Empezaron a jugar mientras las mujeres los rodeaban y el gatito vigilaba a Dhol Rajá desde la ventana. Entonces Sarkap perdió: primero su reino, después todas su riquezas, y por último su cabeza.

    Justo entonces apareció un criado y anunció el nacimiento de una hija de Sarkap. Este, abrumado por las desgracias, dijo:

    —¡Mátala inmediatamente, porque ha nacido en un mal momento y ha traído mala suerte a su padre!

    Pero Rasalu, que era bondadoso y valiente, se incorporó con su brillante armadura, y dijo:

    —¡No lo hagas, rey! Ella no ha hecho mal alguno. Dame a esa niña como esposa y, si prometes que jamás volverás a jugarte la cabeza de alguien al chaupar, te perdonaré la tuya ahora.

    Entonces Sarkap le hizo la solemne promesa de no volver a apostarse una cabeza y a continuación cogió una rama de mango y al bebé recién nacido y, tras colocarlos en una bandeja dorada, se los entregó a Rasalu.

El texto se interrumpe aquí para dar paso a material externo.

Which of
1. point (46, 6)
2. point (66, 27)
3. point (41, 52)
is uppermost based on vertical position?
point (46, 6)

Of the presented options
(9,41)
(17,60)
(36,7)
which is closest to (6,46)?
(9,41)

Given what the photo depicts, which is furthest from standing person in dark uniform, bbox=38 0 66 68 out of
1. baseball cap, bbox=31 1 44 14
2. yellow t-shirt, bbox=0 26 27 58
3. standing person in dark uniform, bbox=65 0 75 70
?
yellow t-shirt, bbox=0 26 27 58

    Cuando el príncipe abandonó el palacio, llevando con él al bebé recién nacido y la rama de mango, se encontró con un grupo de prisioneros, que exclamaron:

«¡Comparado con los demás,
  Tímidos pajarillos,
   Eres un halcón real!
   Concede nuestra petición…
  ¡Líbranos de estas cadenas
   Y lleva contigo nuestra bendición!»


Y el rajá Rasalu los escuchó y pidió al rey Sarkap que los dejara libres.

    A continuación se dirigió a las montañas Murti y dejó a la recién nacida, Kokilan, en un palacio subterráneo, en cuya puerta plantó la rama de mango.

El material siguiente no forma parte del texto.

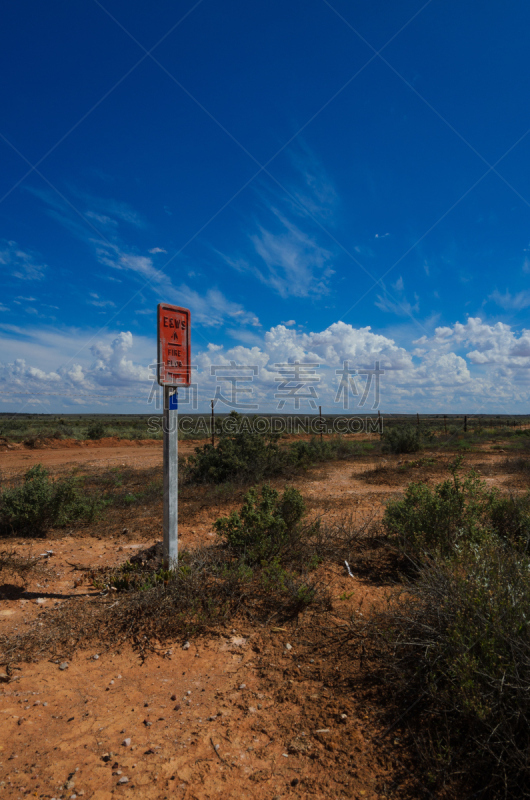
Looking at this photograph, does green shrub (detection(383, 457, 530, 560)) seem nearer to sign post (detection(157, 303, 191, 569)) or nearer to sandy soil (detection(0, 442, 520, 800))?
sandy soil (detection(0, 442, 520, 800))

    —El mango florecerá en doce años; entonces regresaré y me casaré con Kokilan.

    Y después de doce años el mango comenzó a florecer y el rajá Rasalu se casó con la princesa Kokilan, a quien consiguió cuando jugó al chaupar contra el rey Sarkap.



 El rajá Rasalu juega al chaupar con el rajá Sarkap


    13 Juego de mesa parecido al ajedrez.